Segment Open

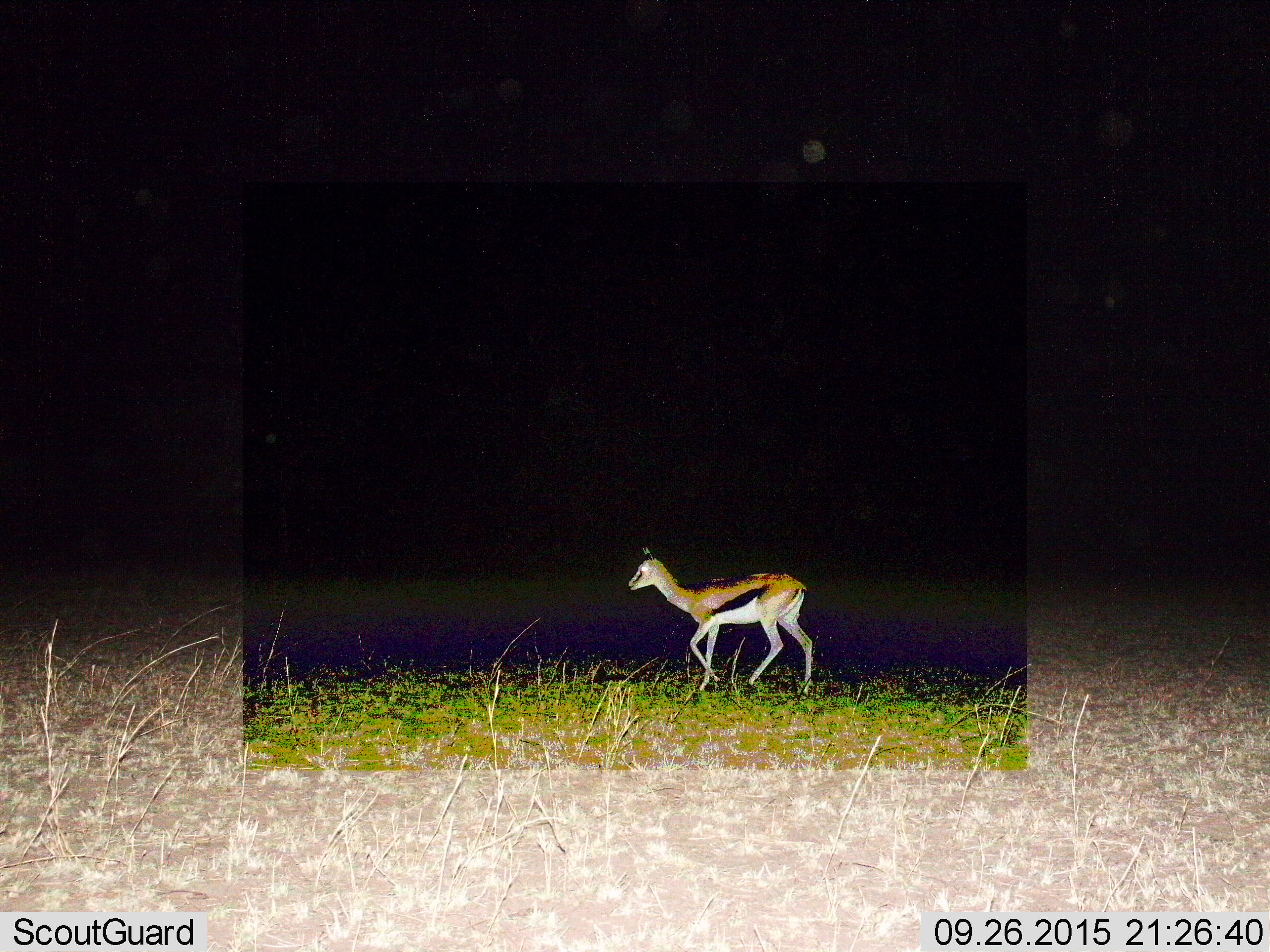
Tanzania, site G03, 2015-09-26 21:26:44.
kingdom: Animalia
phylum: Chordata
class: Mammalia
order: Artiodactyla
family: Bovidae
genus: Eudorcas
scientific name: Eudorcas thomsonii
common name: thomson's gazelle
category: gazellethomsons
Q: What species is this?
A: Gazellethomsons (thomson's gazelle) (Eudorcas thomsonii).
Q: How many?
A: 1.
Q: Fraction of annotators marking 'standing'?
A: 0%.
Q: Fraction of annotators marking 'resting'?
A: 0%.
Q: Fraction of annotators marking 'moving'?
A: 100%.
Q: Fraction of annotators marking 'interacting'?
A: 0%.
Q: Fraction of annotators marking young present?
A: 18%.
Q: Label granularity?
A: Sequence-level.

Segment Closed
Segment Open

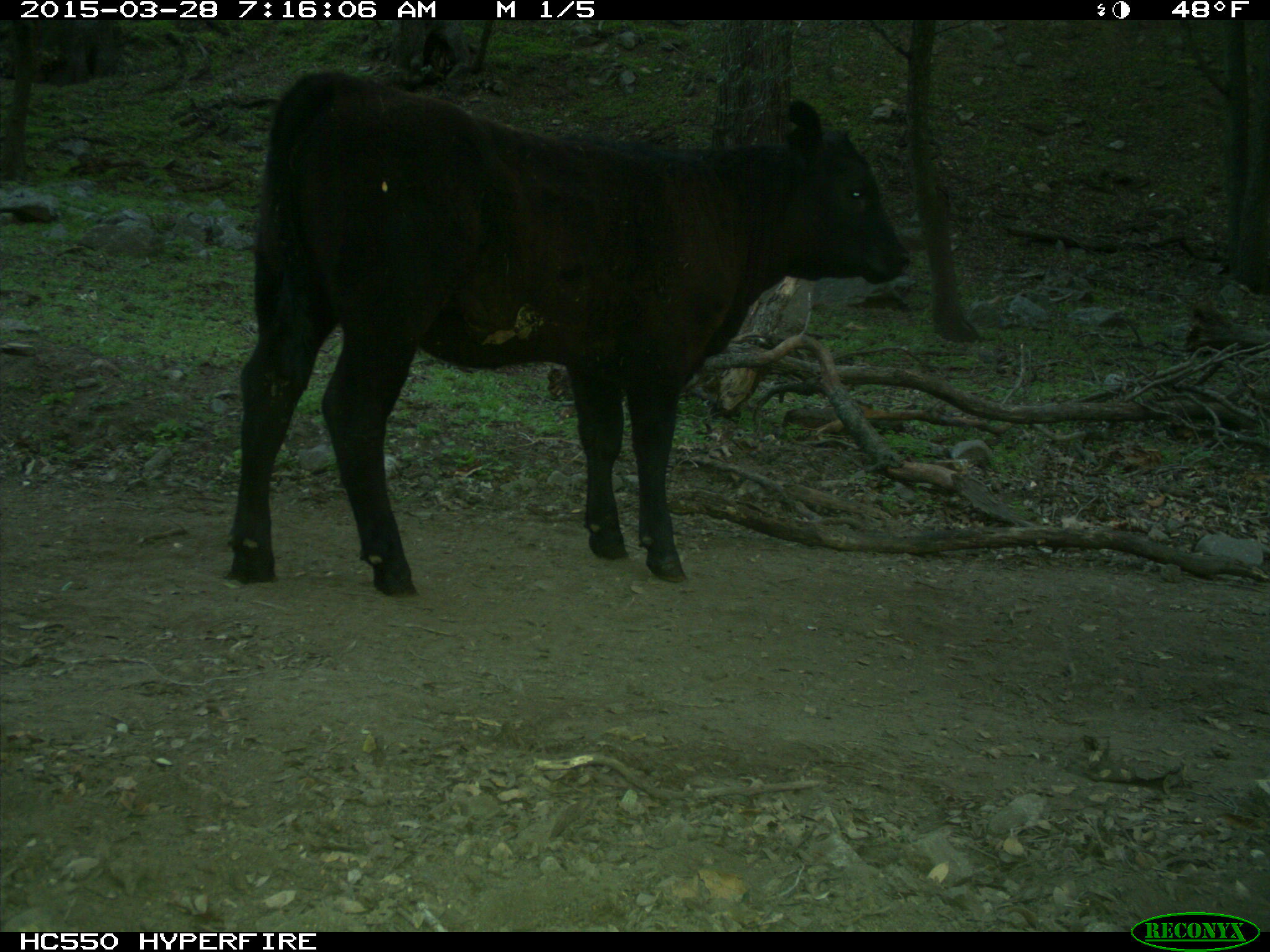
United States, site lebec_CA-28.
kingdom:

Segment Closed
Segment Open

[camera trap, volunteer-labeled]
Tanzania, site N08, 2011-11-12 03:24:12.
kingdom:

Segment Closed

Could you set down, word for word, only the lines above from the line with "genus: Eudorcas" to the line with "A: Sequence-level.", including both?

**Solution to the exercise:**
genus: Eudorcas
scientific name: Eudorcas thomsonii
common name: thomson's gazelle
category: gazellethomsons
Q: What species is this?
A: Gazellethomsons (thomson's gazelle) (Eudorcas thomsonii).
Q: How many?
A: 1.
Q: Fraction of annotators marking 'standing'?
A: 0%.
Q: Fraction of annotators marking 'resting'?
A: 0%.
Q: Fraction of annotators marking 'moving'?
A: 100%.
Q: Fraction of annotators marking 'interacting'?
A: 0%.
Q: Fraction of annotators marking young present?
A: 18%.
Q: Label granularity?
A: Sequence-level.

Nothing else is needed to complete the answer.